## YOUR INSTRUCTIONS
Rewrite the passage on salmon fishing the Kenai, beginning at the words "It’s one of" and stopping after "a solid fish.". Swap "kings" for "Chinook".
--- start of EXCERPTED PASSAGE ---
And because the bulk of her experience had come on the Kenai, Kelsey didn’t grow despondent when her morning’s fishing got off to a less than furious start.

It’s one of the state’s best known rivers, true enough, but all that acclaim didn’t come from giving up boatloads of kings. They’re the least abundant of North America’s five species of Pacific salmon anyway, and only in select watersheds can one expect to find consistently steady action of the sort often found with the other salmon species. Among Alaska’s top ten or so destinations for river-running Chinook, the Kenai would rate very low as far as per-hour production goes. Still, on this morning, before the river reverted to form and things got slow, each of Kelsey’s companions had landed a solid fish.

With a good many folks, two things usually happen here. One, an angler will press, anxious to even the score, and a great deal of the time that anxiety will one way or another lead to a missed fish. Secondly, and maybe this is a little easier to forgive, an angler will allow just enough boredom to creep in so that all the sights and sounds of a bright, blue-sky day on the river begin to take over. Kelsey, as her father is quick to point out, isn’t like that. And on this day she proved it, bearing down and concentrating on the bite that would surely come. When it did, there was no mistaking the source. In her own words: “Suddenly the rod buried.”
--- end of EXCERPTED PASSAGE ---
--- start of STORED RECORDS ---
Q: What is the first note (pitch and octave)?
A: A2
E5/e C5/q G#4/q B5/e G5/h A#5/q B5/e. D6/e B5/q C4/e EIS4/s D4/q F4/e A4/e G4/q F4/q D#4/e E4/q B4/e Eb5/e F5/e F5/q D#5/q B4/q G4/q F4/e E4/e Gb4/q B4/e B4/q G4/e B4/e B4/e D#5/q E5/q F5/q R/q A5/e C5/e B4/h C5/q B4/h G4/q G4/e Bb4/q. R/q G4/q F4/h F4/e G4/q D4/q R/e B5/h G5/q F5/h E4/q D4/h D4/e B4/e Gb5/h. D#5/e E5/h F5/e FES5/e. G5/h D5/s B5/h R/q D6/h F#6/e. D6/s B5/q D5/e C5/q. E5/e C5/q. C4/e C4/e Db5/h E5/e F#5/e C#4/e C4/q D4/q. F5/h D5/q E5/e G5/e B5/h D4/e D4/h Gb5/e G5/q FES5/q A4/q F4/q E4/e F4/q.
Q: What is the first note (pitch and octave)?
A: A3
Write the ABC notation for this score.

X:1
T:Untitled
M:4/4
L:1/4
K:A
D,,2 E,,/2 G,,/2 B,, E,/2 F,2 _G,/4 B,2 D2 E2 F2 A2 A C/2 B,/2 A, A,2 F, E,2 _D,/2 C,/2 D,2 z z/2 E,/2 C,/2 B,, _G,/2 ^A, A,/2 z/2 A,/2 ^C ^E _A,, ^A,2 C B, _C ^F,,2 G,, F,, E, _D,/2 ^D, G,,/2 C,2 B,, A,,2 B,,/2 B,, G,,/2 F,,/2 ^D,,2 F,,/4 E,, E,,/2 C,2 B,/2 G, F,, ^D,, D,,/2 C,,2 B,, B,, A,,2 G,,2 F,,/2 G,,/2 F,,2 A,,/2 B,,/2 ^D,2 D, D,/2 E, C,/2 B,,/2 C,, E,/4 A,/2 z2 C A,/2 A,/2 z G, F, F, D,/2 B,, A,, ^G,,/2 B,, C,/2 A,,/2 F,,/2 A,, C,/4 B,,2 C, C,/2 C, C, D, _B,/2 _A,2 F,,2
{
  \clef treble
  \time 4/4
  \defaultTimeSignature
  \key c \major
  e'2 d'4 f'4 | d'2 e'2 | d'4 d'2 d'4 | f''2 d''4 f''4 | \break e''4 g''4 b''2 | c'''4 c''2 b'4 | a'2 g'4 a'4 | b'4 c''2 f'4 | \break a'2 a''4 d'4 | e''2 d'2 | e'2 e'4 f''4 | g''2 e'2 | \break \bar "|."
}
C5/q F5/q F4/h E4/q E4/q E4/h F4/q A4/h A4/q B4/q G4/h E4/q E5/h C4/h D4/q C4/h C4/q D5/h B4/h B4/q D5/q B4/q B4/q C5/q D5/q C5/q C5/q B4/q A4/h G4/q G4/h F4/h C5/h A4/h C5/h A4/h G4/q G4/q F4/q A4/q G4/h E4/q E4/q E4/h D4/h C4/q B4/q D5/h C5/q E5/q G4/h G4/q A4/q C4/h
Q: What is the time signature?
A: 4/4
--- end of STORED RECORDS ---
## TASK SOLUTION
It’s one of the state’s best known rivers, true enough, but all that acclaim didn’t come from giving up boatloads of Chinook. They’re the least abundant of North America’s five species of Pacific salmon anyway, and only in select watersheds can one expect to find consistently steady action of the sort often found with the other salmon species. Among Alaska’s top ten or so destinations for river-running Chinook, the Kenai would rate very low as far as per-hour production goes. Still, on this morning, before the river reverted to form and things got slow, each of Kelsey’s companions had landed a solid fish.